WSJ downloads failing because of anti-scraping mechanism #178

Open thisisparker opened 10 months ago

thisisparker commented 10 months ago

WSJ is returning 401/403 errors to requests from requests, including xword-dl. My guess is that this is in response to traffic patterns they're seeing and they will turn it off again in due course, but that's a waiting game.

In the meantime, the error message should probably differentiate between this kind of connection error and a parsing error (which is what everything sounds like now).
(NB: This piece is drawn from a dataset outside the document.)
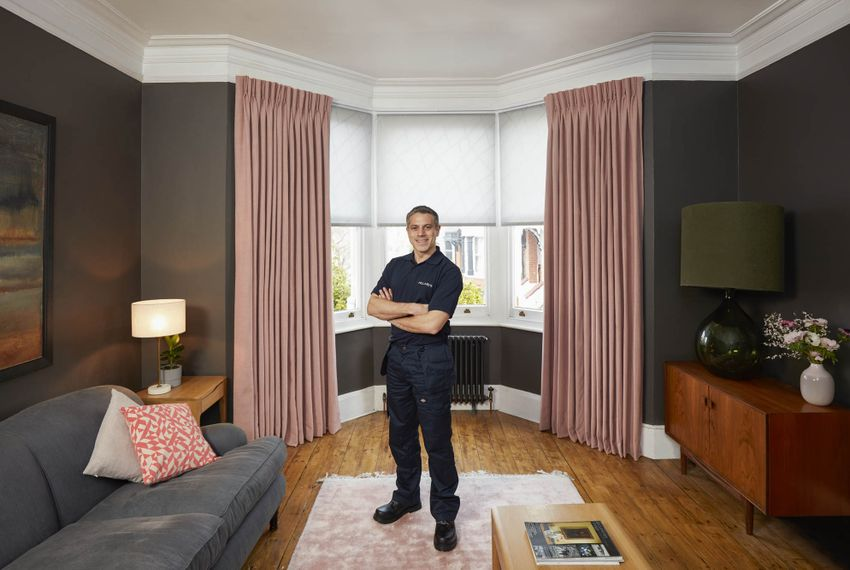 Advisor standing on pink rug infront of blush curtains over white roman blinds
thisisparker commented 10 months ago

Looking into it: this appears to be operated by a company called Datadome and they're setting and checking a cookie called datadome with a long token value. Theoretically we could provide that value with requests similar to an auth token, but I'd rather not have to do that. Still hoping this is temporary!
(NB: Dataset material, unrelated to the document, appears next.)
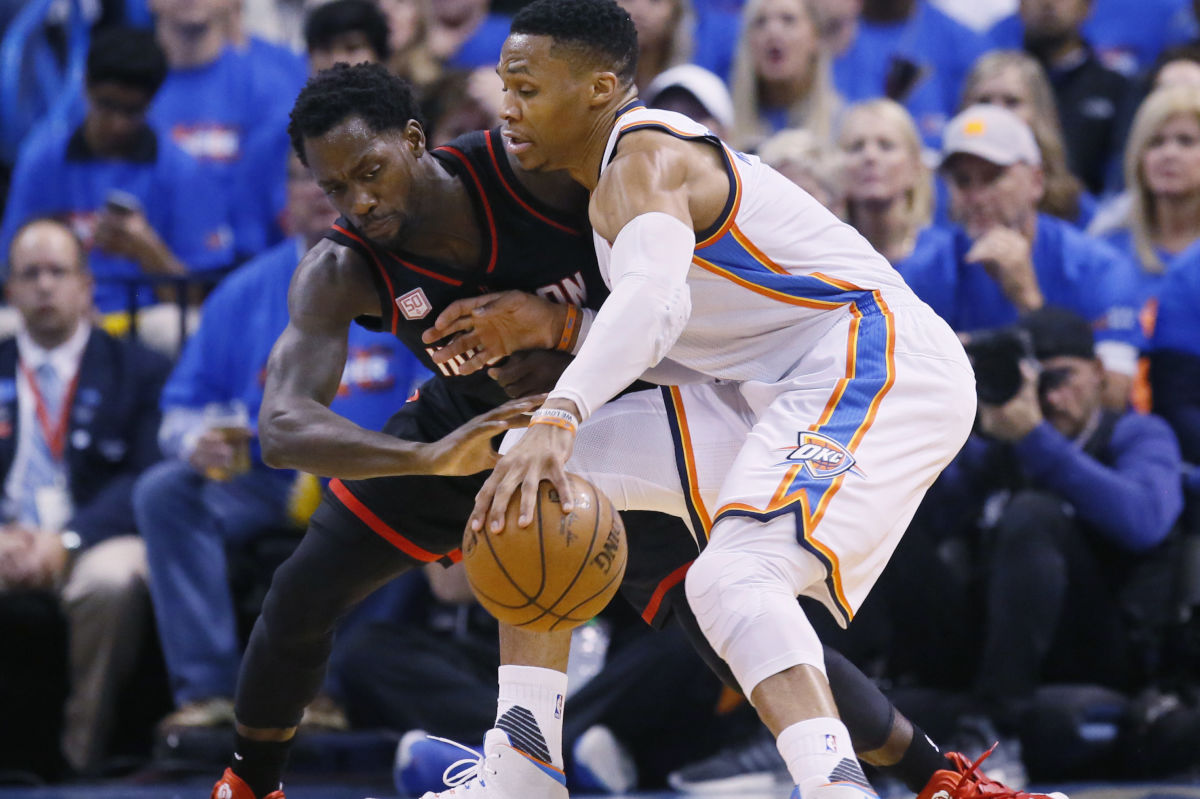 Thunder guard Russell Westbrook drives around the Rockets´  Patrick Beverley in the first quarter of Game 3 of their first-round NBA playoff series.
thisisparker commented 9 months ago

Maybe fixed this with #183, though I'm not thrilled with maintaining a list of random cookies that are required for each site and I don't know how long datadome cookies last anyway. Leaving open for now :roll_eyes:

thisisparker commented 9 months ago

Unsurprisingly, datadome tokens turn out to be very short-lived—on the order of hours, I guess? Maybe back to the drawing board here.

crosswordnexus commented 4 months ago

You don't want to just pull from Martin Herbach's site? http://herbach.dnsalias.com/wsj/wsj240720.puz

thisisparker commented 4 months ago

Nope, not in xword-dl itself. Obviously that's a good option for end users who want it, but I've made the design decision that this tool only uses first-party sources and does its own scraping and parsing.